Friday, May 3, 2019

George



























This is a drawing of one of the two people I know named George. There are certain remarkable similarities about both of them. They live in the Cantonment area, have long fraying grey hair and straggly beard, are misfits and are blessed with the "gift of the gab" - They have the ability to pass of their many failures as wisdom just by making their words do charming acrobatics like pierrots in a side show. 


This post is about the George who used to sit under a tree at DaCosta square where I used to go for my walks. I once asked him for a cutting of a creeper growing on his mango tree. He gave me the plant and said in hushed tones, eyes wide open as if he was handing me a magic wand, "These are cephalophytes!" I didn't engage him, I took the cuttings and scooted. What is a cephalophyte anyway, try Googling it.


One night George was sitting at his usual place and I took a hazy picture of him during my walk. In an attempt to engage me in conversation he asked to see the picture. "You compose very well" said George, "not a lot of people do that!" 

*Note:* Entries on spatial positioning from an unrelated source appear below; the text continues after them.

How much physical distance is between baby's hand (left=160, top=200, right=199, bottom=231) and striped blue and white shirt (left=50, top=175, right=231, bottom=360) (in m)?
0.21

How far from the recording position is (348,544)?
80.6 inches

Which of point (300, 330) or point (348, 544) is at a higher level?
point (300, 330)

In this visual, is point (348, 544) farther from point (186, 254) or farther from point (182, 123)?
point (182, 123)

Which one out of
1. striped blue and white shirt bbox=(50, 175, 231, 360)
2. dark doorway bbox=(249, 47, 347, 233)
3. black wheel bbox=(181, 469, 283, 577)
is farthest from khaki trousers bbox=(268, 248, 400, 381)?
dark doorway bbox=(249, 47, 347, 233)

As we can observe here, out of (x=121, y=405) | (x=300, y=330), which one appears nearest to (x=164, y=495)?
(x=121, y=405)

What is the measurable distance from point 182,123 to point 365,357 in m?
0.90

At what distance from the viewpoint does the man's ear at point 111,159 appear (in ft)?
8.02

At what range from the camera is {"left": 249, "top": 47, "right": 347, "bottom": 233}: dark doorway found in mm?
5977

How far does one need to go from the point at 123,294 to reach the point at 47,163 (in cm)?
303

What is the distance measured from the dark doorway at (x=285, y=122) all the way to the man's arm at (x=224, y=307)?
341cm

I think any woman who has lived long enough in India knows that when a man praises her it is more about him than about her. I had to wait for about 3 minutes and that inevitability happened. 
"I appreciate beauty" said George, "I am a lover of nature. That is why I can appreciate how nicely you've taken this photograph,see? I appreciate the curve of this tree trunk here, I appreciate the flowers overhead, see that dead tree? I watched it die!"
And then George said, "God speaks directly to me through these trees." I backed away and fled.



My story accompanying this picture could so easily have cast a benevolent light on the friendly neighbourhood eccentric, it could have been a story in Reader's Digest or a church magazine,or even a children's book, with a colourful illustration accompanying it, safe, non-committal,un-opinionated reinforcing in its gentle readers the goodness that they want this world to be about, Sweet George giving Priya a creeper and telling her that the trees spoke to him. But I am not a children's book maker and my one stint long ago with a church magazine committee left me with an eternal sense of horror.

But irrespective of my story, there is the fact that George makes a great composition sitting in the dark with the streetlight on him and his doggy friends scattered around. It took 4 hours non-stop to finish this in my Canson sketchbook and I am happy with it.